October 01, 2000|By FRANK D. ROYLANCE | FRANK D. ROYLANCE,SUN STAFF
Two rules for demolishing and replacing the Charles Street bridge over the busy Amtrak rail lines are crucial: Do it at night, and don't step into the headlights.
The $23 million Charles Street bridge replacement project is one of the most complex public works undertakings in Baltimore history, according to city public works officials. The railroad span is the most difficult part of the project. It crosses eight sets of tracks used by 190 trains a day - Amtrak passenger trains, CSX freights, MARC commuter trains and light rail cars.
"Anytime you do anything over a railroad, it adds a high level of complexity," said Daniel W. Zimmerman, project supervisor for the city's Bureau of Transportation.
Keeping the trains moving isn't the job's only complication.
Contractors working on the adjacent Charles Street spans across the Jones Falls Expressway must keep 75,000 cars flowing by the work on Pennsylvania Station, on bus, car and pedestrian traffic, and especially on neighborhoods north of the span. Businesses there are coping with detours that have rerouted 11,000 potential customers who drove by their doors every day before the roadblocks went up on May 21.
It's a big headache. "This is probably the highest-volume bridge we have ever closed entirely," says Frank Murphy, the city's traffic engineering supervisor.
Jim Berry is the project superintendent for Cherry Hill Construction, the job's Jessup-based general contractor. As weathered as the 89-year-old bridge he's assaulting (but much younger at 63), Berry is a construction veteran. He refuses to call this job difficult. "Call it challenging," he says.

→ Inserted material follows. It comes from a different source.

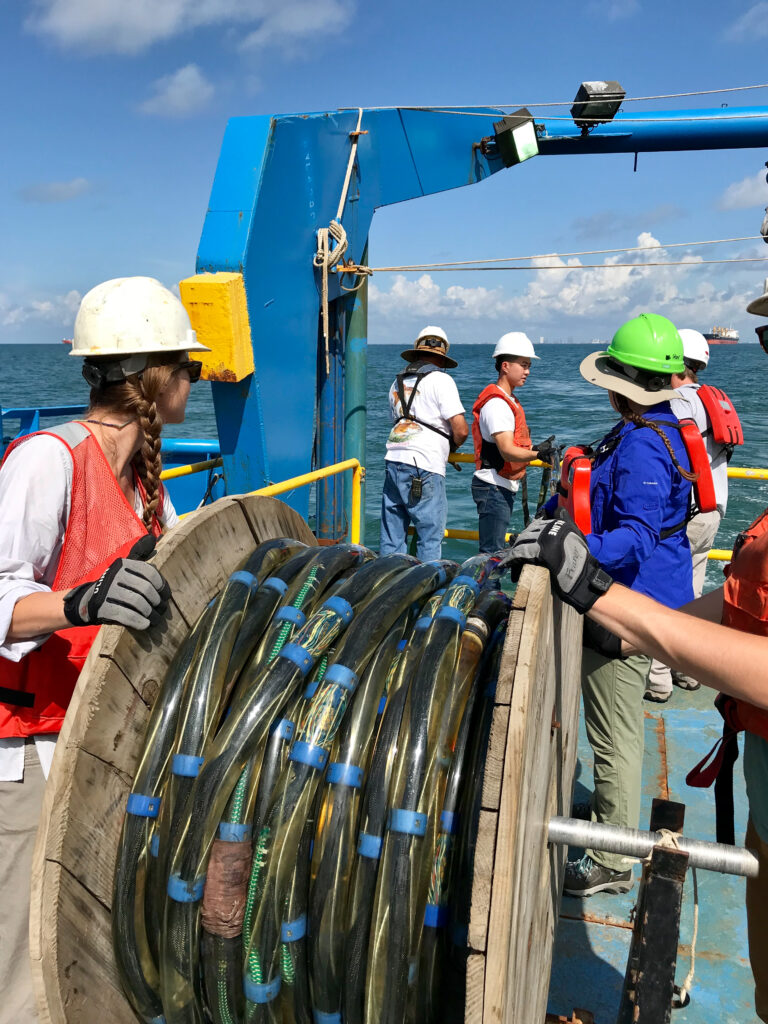Students unrolling a seismic streamer from aft of scientific research vessel during UTs Marine Geology and Geophysics field class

Berry would dearly love to batter the old railroad span into a heap of rubble quickly, in place, with brute force. "Demolition of the bridge would be a 30-day job if it were out in a field," he says.

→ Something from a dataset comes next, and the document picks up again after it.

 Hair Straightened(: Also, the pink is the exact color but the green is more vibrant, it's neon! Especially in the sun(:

Instead, to protect the railroad property below, the contractors will spend the next 12 to 14 months methodically cutting up the bridge and hoisting the pieces out - some as heavy as 136,000 pounds. The lifting will be done by a 200-ton crane already perched on the old bridge deck.

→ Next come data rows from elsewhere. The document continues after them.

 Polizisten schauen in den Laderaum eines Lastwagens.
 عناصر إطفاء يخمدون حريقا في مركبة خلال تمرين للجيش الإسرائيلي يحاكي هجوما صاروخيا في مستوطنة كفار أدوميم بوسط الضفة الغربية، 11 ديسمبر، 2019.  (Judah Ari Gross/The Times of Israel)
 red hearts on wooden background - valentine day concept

To keep the trains running, the demolition work must be confined to the hours between 11 p.m. and 5 am. Those are the slow hours when Amtrak can shut off the power and divert any trains to othertracks.
"This really boils down to only four hours of useful work for the contractor," said William A. Geschrei, an associate with the project's engineers, Whitman, Requardt and Associates of Baltimore. "Light rail allows only 1 a.m. to 4:30 a.m..
And, to protect the tracks and the 13,200-volt "catenary" cable that powers the locomotives, the contractors have had to build a shield - a kind of portable steel tunnel that will be slipped under each 50-foot span whenever there is work scheduled overhead.
The bridge is a formidable structure. Built in 1911 to carry trolley cars, it crosses the tracks in four 50-foot segments, or spans. A shorter fifth span, over the light rail platform on the south end of the bridge, is already partly demolished.
Each span consists of a deck built with 22 steel girders embedded in reinforced concrete. The deck is topped by trolley rails set in paving bricks covered by asphalt. The deck is supported by concrete pillars, called piers, set between the tracks.
"They really overdesigned those things," Geschrei says. "Removing it is much more time-consuming due to the complexity of the bridge compared to a bridge today."
Inspectors found the bridge's steel girders and bearings rusted and its concrete deteriorating. Because it could not meet modern load standards, it had to be leveled.
Before they began cutting it up, Berry's crews had to strip the deck of its asphalt surface, then rip back the old trolley tracks and brick pavers. At the south end, they've begun working to isolate each girder in the deck, like the tines of a fork, by slicing through the concrete with a rock drill and a fiery oxygen lance.
Finally, with a diamond-studded cable saw that can take 2 1/2 hours or more to slice through one Concrete-encased girder, they're cutting each piece free and lifting it out. All the concrete and steel is eventually recycled, Berry said.
As each span is removed, the crane and the demolition team on the bridge will creep north to dismantle the next span. Construction crews will then move into the gap from the south, and start building the new bridge. There, too, work will be limited to the wee hours until the tracks are protected by the new bridge deck.
To establish foundations for each of the four new bridge piers, the contractors must sink five concrete columns 35 feet into the dirt and rock between the railroad beds.
For each of the 20 holes, a huge auger, 42 inches in diameter, will bore into the earth. Where it encounters solid rock, it will be replaced by a 42-inch circular hole saw - a giant, rotating cookie-cutter with teeth on its rim. Each open shaft, or caisson, will then be filled with concrete.